- 任务要求:
续写下面这篇讨论用 Ruby 切割数学算式、比较不同方法性能的论坛帖子，从它停止的地方接着往下写。

**** 节选

新手问题切割数学算式来获取符号，不同方法的性能比较的疑问

u4crella · 2019年12月17日 · 最后由 u4crella 回复于 2019年12月18日 · 2461 次阅读

代码见下文。

我觉得真是奇了怪了，旧的方法我现在都看不顺眼(之前没想起用split，用c#写完、vs2013调试完再用ruby代码写的)，变量也比新的方法的变量多得多，也用了一些我为了方便而写的轮子函数，怎么会比新的方法还要快的呢？

测试平台虚拟机 linux x86_64 4.12.14 ruby 2.6.5 自己编译的版本。已经测试多次了，应该没有偶然因素，测试的时候电脑除了播歌，也没跑其他程序。

12-18 说明：代码已更新，按一楼兄弟的说法，把 str.sub() 方法改成 str[1, id2]；但是还是比旧的方法慢。

页面搜索 '新方法开始' 、'旧方法开始'、'切换到旧方法'、'切换到新方法'

前面是一堆辅助用的函数，可以直接跳过，搜索上面的字符，直接跳到新或旧的方法




# 新旧方法的正文 从 第82行 开始
class Sawdust4ExprError < StandardError
end
=begin
# 此文件已删除内容:
sawdust_fallback_prepare、sawdust_prepare
=end
class Expr
  attr_accessor :type, :val, :priority
  def initialize(type, val, prio = nil)
    @type = type; @val = val; 
    # 优先级说明: * / 为3；+ - 为2
    if type == :op
      case val
      when '+', '-'
        @priority = 2
      when '*', '/'
        @priority = 3
      else
        raise Sawdust4ExprError
      end
    else
      @priority = nil
    end
  end
end

def addtmpinfo(type_sym, val)
    #~ tinfo1 = 
  #~ puts 'in addtmpinfo'
  #~ puts type_sym.inspect, "\n", val.inspect
    return Expr.new(type_sym, val.to_s)
end

#公用库

def strrep(src_str, text1, text2 = nil)
  # 字符串 替换 封装，第三个参数为空时，替换为''字符。
  if src_str.include?(text1)
    text2 = '' if text2.nil?
    return src_str.gsub(text1, text2)
  else
    return src_str
  end
end

def ttail(src_text, start_pos, end_pos = 0)

********
**** 数据集条目

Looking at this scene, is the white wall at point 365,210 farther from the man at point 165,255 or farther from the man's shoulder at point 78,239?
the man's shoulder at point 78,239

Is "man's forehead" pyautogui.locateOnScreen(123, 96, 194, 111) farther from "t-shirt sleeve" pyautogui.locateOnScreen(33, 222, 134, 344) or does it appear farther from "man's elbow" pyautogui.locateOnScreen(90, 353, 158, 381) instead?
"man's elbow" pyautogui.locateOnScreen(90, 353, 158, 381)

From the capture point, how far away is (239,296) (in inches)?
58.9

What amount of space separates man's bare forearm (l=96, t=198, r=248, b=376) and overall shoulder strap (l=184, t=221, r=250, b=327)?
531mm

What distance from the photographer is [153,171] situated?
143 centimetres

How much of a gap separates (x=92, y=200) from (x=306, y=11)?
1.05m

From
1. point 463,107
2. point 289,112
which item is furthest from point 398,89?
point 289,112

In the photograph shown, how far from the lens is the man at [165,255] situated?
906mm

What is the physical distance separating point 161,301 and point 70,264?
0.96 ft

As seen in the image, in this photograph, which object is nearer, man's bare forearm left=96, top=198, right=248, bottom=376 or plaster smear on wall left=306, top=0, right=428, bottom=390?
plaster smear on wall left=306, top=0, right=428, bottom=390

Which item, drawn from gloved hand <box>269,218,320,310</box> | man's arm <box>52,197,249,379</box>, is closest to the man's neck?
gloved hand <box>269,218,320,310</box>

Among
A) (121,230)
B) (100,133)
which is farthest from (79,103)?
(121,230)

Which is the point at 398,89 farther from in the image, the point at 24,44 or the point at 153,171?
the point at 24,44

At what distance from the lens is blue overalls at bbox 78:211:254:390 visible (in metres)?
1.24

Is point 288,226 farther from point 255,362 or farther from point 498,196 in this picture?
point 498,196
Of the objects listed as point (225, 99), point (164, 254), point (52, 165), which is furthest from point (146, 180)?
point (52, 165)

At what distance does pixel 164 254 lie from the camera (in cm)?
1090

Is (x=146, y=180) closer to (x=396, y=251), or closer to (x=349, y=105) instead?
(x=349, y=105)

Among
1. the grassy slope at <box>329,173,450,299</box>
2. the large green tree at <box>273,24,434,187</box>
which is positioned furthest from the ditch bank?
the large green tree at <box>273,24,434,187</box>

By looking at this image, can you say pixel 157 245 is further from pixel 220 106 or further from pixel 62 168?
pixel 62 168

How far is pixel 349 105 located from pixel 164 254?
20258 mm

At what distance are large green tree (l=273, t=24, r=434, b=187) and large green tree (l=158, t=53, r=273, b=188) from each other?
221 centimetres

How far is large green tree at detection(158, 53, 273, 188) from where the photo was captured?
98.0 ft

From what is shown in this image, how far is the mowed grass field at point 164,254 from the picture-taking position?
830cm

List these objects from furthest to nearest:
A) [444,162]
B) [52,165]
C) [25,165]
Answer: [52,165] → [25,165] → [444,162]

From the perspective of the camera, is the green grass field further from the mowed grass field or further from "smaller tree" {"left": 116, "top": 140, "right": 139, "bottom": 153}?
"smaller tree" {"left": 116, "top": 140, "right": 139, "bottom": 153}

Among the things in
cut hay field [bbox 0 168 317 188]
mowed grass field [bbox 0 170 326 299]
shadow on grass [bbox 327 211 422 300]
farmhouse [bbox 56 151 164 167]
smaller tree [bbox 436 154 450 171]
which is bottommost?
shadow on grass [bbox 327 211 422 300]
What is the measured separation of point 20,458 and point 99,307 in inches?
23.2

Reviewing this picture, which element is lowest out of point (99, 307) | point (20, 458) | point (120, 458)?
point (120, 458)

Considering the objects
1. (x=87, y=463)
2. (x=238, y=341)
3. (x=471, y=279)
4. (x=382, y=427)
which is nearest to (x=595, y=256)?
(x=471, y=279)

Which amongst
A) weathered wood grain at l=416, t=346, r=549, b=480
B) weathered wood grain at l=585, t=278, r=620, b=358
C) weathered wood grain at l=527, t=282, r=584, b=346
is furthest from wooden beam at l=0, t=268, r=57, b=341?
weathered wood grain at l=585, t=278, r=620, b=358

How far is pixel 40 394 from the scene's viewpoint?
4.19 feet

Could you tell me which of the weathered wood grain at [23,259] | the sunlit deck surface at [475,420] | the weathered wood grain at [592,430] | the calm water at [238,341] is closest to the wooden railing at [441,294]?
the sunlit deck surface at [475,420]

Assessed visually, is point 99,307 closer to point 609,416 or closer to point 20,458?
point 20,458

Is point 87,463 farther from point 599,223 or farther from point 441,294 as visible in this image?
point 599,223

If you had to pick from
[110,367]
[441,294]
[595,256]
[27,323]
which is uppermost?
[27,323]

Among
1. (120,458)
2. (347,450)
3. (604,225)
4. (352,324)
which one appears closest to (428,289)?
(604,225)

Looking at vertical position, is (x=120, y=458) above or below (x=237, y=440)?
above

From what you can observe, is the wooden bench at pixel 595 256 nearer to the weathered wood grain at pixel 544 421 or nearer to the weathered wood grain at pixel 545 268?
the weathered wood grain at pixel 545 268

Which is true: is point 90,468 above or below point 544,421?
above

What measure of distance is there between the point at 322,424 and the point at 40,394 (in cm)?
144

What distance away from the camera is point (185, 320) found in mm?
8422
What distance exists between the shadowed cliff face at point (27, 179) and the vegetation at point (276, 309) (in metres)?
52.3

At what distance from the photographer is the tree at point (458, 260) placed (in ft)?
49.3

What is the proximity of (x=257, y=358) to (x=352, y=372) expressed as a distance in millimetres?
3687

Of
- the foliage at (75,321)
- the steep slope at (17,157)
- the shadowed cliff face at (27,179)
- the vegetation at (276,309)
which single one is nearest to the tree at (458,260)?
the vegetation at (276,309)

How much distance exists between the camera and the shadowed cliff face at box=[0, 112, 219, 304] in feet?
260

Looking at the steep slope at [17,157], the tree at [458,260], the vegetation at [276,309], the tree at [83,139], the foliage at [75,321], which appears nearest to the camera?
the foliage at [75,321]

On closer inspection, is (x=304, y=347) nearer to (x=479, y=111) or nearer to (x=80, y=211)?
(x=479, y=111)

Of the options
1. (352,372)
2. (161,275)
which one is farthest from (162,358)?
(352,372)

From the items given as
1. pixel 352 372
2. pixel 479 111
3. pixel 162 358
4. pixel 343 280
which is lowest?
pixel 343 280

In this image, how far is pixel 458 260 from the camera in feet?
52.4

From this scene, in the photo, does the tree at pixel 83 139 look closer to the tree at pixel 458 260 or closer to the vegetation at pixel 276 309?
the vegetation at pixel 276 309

********

- 结果如下:
  # //获取src_text在start_pos和end_pos之间的文本，start_pos 按1开头
  end_pos = src_text.length if end_pos == 0
  return src_text[start_pos - 1, end_pos - start_pos + 1]
end

def tpos(src_text, pos)
  # //获取src_text在pos - 1处的字符，不指定索引时，返回文本长度。
  # //索引为-1时，返回最后一个字符
  return src_text[pos - 1] if pos > 0
  return src_text[src_text.length + pos] if pos < 0
  raise "tpos不允许以0为位置参数!"
end

def tlen(src_text)
  return src_text.length
end

def tib(text)
  # if text is blank的缩写
  # 如果text是nil或者全由空格组成，返回true，否则false
    text = text.chomp
  return true if text.nil?
  newtext = ''
  (0..(text.length - 1)).to_a.each { |ni|
    if !text[ni] == ' '
      newtext << text[ni]
    end
  }
  return true if newtext == ''
  return false
end

def check_op(obj)
  # 检查分隔符并分类
  case obj
  when '+', '-', '*', '/'
    return :op
  when '(', ')'
    return :pr
  when ','
    return :cma
  else
    raise StandardError, "check_obj obj=#{obj.inspect}, class = #{obj.class}, if = #{obj == ' '}"
  end

end

# 新方法开始

def exp_scan_new(formula)
  alist = []
  text = formula.gsub(' ', '').gsub("\t", '')
  raise Sawdust4ExprError, "表达式为空白" if (text == '' || text.nil?)
#   puts 'exp scan new text=', "<#{text}>"
  # 如果表达式以'-'（负号）或'+'（正号）开头，则在表达式开头加上0
  if (text[0] == '+' || text[0] == '-')
    text = '0' << text
  end
  # 这里不处理的话，后面无法获取正负号开头的信息

  texts = text.split(/\+|-|\*|\/|\(|\)|\,/)
  # 分割符号: + - * / ( ) , #结束(不包含空格)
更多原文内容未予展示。